WHAT IS BEING ASKED
Pull out each line in the records below that contains the word "base", and copy those lines.

RECORD EXTRACTS
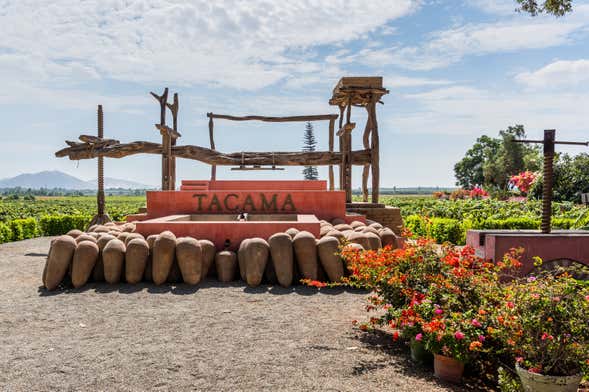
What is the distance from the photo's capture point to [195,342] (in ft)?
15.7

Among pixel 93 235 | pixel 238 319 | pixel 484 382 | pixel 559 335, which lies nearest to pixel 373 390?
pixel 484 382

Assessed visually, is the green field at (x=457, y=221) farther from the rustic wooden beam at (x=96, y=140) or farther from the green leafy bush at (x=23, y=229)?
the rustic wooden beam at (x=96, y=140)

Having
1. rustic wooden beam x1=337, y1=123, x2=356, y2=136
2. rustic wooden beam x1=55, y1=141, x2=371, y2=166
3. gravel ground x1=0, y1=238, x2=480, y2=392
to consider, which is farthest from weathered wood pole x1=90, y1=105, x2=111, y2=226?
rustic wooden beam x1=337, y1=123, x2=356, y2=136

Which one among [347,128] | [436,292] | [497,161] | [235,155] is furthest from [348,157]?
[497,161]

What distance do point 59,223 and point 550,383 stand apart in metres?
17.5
--
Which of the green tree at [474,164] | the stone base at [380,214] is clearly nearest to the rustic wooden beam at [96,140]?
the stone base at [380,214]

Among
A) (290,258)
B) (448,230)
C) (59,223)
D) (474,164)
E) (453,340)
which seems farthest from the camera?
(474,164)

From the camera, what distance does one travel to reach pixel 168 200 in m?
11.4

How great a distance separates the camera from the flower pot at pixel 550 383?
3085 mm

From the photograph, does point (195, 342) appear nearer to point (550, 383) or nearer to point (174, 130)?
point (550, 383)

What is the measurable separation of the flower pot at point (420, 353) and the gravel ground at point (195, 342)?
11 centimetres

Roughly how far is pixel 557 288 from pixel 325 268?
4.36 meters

EXPECTED ANSWER
Which of the green tree at [474,164] | the stone base at [380,214] is clearly nearest to the rustic wooden beam at [96,140]?
the stone base at [380,214]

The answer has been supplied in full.